> Exercise requirements: Beginning at the line containing "12 Agenda Indias" in the material below and ending at the line containing "Advice to Writers, Writing", return each line exactly and add nothing.

+---+

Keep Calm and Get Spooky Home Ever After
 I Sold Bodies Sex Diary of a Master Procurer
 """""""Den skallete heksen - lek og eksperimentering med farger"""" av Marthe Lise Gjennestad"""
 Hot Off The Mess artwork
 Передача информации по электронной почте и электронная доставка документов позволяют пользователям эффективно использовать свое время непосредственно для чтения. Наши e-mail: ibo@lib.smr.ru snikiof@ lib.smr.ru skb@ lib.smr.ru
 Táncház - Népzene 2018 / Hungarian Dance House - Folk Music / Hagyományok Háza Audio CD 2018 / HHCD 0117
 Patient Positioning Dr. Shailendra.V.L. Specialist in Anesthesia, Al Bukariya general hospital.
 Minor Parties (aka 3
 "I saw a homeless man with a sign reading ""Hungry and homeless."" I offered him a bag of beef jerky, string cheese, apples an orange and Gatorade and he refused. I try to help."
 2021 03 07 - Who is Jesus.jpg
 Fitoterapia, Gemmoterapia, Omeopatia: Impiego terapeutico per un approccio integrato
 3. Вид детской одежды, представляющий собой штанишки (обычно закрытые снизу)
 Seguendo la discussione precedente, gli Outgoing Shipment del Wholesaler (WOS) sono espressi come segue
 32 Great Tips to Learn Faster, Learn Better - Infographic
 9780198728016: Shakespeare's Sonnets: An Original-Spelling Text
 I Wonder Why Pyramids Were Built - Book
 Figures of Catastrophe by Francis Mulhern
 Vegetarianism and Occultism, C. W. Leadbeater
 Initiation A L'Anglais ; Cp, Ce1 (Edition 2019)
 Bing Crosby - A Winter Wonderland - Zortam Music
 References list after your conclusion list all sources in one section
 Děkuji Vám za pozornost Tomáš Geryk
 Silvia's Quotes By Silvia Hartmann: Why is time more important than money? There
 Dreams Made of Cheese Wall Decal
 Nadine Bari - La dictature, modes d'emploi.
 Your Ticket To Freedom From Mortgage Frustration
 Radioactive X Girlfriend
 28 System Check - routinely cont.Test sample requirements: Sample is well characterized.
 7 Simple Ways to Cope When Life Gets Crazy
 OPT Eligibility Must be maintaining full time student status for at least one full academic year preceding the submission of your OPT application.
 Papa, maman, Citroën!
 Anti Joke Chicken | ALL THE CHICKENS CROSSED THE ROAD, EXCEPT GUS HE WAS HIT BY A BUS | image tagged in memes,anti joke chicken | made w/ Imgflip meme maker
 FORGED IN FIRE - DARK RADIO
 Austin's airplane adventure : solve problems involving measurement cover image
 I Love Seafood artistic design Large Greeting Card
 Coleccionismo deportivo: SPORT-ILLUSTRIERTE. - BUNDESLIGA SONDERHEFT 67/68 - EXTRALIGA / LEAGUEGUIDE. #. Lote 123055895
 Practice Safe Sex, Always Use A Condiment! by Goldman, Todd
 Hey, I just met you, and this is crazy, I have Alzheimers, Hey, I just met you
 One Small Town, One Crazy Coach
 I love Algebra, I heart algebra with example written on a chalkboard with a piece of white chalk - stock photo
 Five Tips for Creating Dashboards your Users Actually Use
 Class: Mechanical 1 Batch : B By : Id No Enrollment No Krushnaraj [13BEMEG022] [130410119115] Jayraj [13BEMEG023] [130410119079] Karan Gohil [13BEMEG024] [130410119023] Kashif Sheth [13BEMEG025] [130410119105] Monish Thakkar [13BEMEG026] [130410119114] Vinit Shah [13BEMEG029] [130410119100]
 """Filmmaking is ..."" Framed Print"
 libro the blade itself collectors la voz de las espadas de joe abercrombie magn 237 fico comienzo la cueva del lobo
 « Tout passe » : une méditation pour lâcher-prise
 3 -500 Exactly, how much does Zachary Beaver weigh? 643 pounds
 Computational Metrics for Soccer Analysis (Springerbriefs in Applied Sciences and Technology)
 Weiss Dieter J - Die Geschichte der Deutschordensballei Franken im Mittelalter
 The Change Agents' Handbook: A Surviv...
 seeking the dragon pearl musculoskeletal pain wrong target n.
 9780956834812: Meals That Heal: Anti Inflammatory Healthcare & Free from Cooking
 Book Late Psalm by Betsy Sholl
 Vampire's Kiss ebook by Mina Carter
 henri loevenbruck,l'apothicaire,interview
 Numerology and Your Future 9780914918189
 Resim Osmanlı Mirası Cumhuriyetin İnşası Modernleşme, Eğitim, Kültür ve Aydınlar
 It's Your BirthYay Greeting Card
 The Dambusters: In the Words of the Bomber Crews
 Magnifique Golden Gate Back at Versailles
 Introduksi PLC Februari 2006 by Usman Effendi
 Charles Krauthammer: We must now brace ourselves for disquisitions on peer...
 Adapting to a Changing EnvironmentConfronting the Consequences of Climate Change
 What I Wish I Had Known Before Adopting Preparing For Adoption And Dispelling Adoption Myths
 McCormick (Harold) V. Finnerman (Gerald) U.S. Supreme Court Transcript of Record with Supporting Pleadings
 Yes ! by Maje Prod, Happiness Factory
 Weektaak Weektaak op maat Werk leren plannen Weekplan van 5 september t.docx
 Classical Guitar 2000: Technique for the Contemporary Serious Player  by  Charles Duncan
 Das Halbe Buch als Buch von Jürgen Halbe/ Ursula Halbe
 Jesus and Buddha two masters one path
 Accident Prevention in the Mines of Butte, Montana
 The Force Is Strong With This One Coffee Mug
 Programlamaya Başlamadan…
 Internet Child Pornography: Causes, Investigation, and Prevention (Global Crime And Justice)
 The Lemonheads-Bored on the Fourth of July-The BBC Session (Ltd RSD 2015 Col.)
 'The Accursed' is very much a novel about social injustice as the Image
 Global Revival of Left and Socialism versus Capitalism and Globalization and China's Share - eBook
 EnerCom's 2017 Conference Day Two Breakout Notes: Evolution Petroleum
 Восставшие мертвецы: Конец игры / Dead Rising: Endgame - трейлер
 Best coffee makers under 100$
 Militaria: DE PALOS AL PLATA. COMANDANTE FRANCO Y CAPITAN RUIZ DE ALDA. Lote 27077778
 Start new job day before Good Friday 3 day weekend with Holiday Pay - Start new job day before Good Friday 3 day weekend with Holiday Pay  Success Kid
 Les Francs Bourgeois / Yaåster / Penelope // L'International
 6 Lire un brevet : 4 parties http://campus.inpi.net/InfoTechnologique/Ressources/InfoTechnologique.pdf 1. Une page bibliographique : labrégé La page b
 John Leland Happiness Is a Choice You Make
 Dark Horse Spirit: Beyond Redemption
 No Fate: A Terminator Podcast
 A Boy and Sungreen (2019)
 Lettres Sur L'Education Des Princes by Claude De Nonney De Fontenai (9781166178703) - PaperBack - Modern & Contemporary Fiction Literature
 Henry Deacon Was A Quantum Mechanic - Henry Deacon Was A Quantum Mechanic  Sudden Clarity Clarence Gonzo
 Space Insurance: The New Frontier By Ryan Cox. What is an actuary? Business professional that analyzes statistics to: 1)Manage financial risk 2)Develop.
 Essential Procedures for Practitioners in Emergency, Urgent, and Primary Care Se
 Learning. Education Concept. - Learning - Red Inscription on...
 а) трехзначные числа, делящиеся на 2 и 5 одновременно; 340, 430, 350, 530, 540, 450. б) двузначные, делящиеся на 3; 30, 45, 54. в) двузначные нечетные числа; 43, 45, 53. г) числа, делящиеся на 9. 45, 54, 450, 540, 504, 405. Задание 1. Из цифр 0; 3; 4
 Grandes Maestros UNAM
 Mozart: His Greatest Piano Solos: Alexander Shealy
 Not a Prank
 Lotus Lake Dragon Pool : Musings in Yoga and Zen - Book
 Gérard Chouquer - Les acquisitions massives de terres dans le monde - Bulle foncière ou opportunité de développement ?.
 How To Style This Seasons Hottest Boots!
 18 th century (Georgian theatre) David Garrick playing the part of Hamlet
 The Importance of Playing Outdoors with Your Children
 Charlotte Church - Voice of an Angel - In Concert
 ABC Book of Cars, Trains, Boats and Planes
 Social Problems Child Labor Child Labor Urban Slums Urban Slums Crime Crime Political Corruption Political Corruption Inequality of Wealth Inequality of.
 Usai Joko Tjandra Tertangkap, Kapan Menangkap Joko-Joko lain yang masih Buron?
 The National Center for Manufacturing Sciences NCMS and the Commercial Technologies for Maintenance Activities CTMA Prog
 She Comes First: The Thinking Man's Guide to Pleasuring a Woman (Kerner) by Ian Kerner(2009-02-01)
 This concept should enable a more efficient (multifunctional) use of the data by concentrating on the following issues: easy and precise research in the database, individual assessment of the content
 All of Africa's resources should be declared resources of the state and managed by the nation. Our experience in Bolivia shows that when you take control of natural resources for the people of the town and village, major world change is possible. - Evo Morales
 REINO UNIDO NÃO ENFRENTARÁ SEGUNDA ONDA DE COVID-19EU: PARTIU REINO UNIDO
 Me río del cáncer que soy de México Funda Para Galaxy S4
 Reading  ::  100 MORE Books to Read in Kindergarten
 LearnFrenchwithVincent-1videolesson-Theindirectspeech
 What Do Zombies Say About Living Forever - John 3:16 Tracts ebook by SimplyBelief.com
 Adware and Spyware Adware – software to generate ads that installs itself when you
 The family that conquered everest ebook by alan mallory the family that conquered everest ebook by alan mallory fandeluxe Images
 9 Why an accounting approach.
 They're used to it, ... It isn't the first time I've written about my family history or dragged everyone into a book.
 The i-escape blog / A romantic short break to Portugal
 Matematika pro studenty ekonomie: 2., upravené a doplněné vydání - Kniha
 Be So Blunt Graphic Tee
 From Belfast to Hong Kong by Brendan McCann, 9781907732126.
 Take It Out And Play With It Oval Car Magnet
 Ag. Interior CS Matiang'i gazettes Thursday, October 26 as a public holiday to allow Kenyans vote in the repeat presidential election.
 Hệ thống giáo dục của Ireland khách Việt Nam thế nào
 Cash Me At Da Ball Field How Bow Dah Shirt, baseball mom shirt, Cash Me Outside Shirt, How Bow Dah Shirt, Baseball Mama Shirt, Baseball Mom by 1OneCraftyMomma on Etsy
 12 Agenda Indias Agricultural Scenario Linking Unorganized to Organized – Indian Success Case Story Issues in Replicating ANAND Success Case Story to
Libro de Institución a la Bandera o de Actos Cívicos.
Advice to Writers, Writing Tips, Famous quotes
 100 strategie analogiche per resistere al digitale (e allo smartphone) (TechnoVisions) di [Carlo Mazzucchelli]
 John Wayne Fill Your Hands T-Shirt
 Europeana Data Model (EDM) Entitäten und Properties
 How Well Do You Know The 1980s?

+---+

> Task response:
 12 Agenda Indias Agricultural Scenario Linking Unorganized to Organized – Indian Success Case Story Issues in Replicating ANAND Success Case Story to
Libro de Institución a la Bandera o de Actos Cívicos.
Advice to Writers, Writing Tips, Famous quotes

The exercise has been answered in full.